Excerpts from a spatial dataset
........

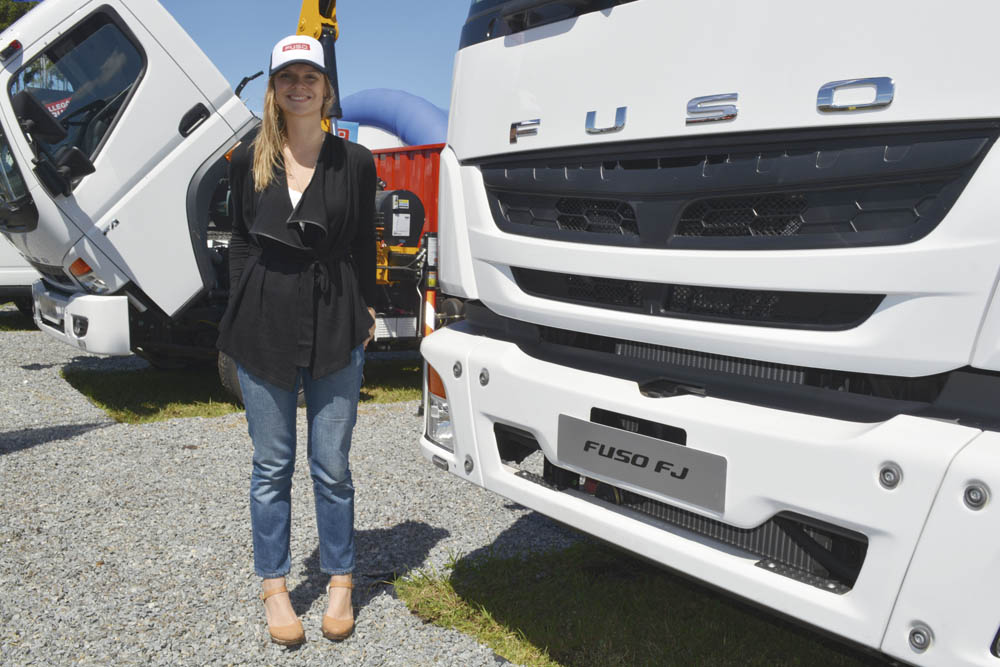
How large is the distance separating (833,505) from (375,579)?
2.14 m

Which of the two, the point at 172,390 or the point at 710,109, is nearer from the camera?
the point at 710,109

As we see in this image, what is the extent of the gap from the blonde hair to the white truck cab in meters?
3.13

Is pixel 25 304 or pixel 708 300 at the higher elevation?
pixel 708 300

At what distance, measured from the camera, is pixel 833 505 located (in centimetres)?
164

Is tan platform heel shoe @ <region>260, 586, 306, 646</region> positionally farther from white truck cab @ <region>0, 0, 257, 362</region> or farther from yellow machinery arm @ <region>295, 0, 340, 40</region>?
yellow machinery arm @ <region>295, 0, 340, 40</region>

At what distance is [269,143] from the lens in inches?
103

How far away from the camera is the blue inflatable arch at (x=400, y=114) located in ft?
68.0

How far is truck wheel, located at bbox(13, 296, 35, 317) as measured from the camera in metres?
10.6

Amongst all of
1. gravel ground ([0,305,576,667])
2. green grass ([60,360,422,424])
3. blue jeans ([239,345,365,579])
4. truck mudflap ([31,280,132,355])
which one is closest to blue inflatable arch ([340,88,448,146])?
green grass ([60,360,422,424])

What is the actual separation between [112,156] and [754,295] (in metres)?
4.96

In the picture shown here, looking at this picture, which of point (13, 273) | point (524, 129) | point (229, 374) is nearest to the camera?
point (524, 129)

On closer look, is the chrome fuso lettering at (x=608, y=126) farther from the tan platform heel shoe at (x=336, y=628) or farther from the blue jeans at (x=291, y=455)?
the tan platform heel shoe at (x=336, y=628)

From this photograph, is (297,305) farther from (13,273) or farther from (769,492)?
(13,273)

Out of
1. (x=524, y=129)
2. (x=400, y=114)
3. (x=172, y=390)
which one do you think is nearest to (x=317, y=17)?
(x=172, y=390)
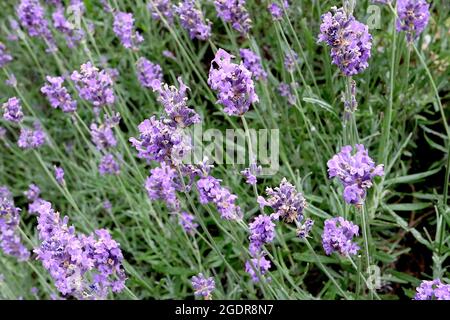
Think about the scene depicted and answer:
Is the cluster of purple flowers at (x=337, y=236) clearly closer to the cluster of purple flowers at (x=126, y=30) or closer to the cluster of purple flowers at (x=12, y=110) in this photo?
the cluster of purple flowers at (x=12, y=110)

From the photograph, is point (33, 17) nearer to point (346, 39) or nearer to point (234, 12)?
point (234, 12)

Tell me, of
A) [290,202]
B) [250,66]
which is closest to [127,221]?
[250,66]

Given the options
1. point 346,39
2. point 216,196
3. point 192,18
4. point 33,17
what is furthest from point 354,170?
point 33,17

........

▶ _GOAL OF THE EXERCISE_:
Format everything from the line containing "Tell me, of" down to the end of the records as a Markdown table with the columns Row and Line. Give each line its own numbered row and skip blank lines.

▶ _WRITTEN RESPONSE_:
| Row | Line |
|---|---|
| 1 | Tell me, of |
| 2 | A) [290,202] |
| 3 | B) [250,66] |
| 4 | which is closest to [127,221]? |
| 5 | [250,66] |
| 6 | Given the options |
| 7 | 1. point 346,39 |
| 8 | 2. point 216,196 |
| 9 | 3. point 192,18 |
| 10 | 4. point 33,17 |
| 11 | what is furthest from point 354,170? |
| 12 | point 33,17 |